I have traumatic flashbacks for these folks* about the impressions they made with unfiltered comments:

The Accuser

  • Scenario: Full faculty meeting of large clinical department, last 5 minutes of announcements and next steps.
  • Context: Chair of search committee for new division chief announces they have narrowed field to the last individual who visited and invites comments. Glowing remarks ensue from senior faculty.
  • Gaffe: Junior faculty member interjects: “Did we know he was sued for harassment at [name of institution] and follow up on that?”

Super important if accurate but all wrong for timing, setting, and approach. Re-do: have a discreet side-bar with the search committee chair at close of meeting and note you are hesitant to interject yourself into a successful search but wanted to assure s/he, as committee chair, was aware of the prior settlement against the faculty member. If you can’t make the connection face-to-face, email the chair and ask for a quick phone call. Do not broadcast your concerns. Deliberation has likely occurred and the candidate may be your colleague soon. Don’t pollute the pond but do be sure not to withhold key information from leadership. Go cautiously because you may have blind spots in areas they can see clearly. Pick your communication channel and setting carefully.

The Repeater & Story Teller

  • Scenario: Research team discussion for brainstorming components of the next large grant.
  • Context: Weekly lab meeting with four faculty, two post docs, grad students, and staff – an even dozen. Ideas are hopping from all participants. Group has high energy with some solid and some ridiculously bad ideas on the whiteboard, laughter and chatter ensues. Faculty member has reputation for repeating what others have said.
  • Gaffe: Faculty member cuts in and diffuses the energy by repeating an idea already in play. Tells a story about a project with similar feel that was a flop. Invokes wisdom earned by experience and derails discussion.

Understand the flow of the discussion. Don’t block creative energy and regardless don’t get in the habit of repeating ideas with a minimal tweak to the initial idea. Endorse or add.

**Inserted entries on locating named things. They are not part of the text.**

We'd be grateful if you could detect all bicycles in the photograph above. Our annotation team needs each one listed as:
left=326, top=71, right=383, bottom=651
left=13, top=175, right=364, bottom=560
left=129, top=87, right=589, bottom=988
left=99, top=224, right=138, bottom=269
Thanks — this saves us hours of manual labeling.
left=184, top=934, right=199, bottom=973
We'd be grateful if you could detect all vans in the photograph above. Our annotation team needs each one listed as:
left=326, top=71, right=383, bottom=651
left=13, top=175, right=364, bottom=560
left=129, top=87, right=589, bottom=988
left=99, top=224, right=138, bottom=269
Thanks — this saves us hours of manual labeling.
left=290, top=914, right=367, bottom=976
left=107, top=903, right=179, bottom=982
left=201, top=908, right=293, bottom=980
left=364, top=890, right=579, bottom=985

Only repetition in meetings should be summary of “what we heard” and “next steps” by whomever is leading the meeting at the conclusion, and then only if needed.

The Unaware of Position in the World

  • Scenario: Committee meeting of center members to invite distinguished national guests for coming year’s seminar series. Committee is inclusive of all levels of faculty and trainees in the multi-disciplinary center.
  • Context: Selecting from large slate of speakers. Prioritizing speakers with broad appeal among the center membership and considering whether members have personal connections to potential guests to assist with inviting.
  • Gaffe: Individual under discussion co-investigator with a member of the committee. An instructor with faculty appointment underway opines: “I don’t see why we need to invite Jane Doe. Ovarian cancer is my area and I just gave a talk in our annual symposia that everyone was at.”

Ouch…jealous much? It’s a gift to have your unit be willing to bring in senior colleagues from your research area. Great discussion, new ideas and collaborations flow from these visits. Embrace with open arms. (NB:  as a general strategy it is always better to support choices you like than to shoot down others.)

Truth in humor: Work the W.A.I.T plan as illustrated and you can stay out of the dog house. Print this out, save it to your iPad, consult this process flow and you can be sure you are a welcome and effective participant in meetings. Be heard in the right ways at the right times.

 

 

 

*From the distant past with exact scenarios changed to protect the “talkers”.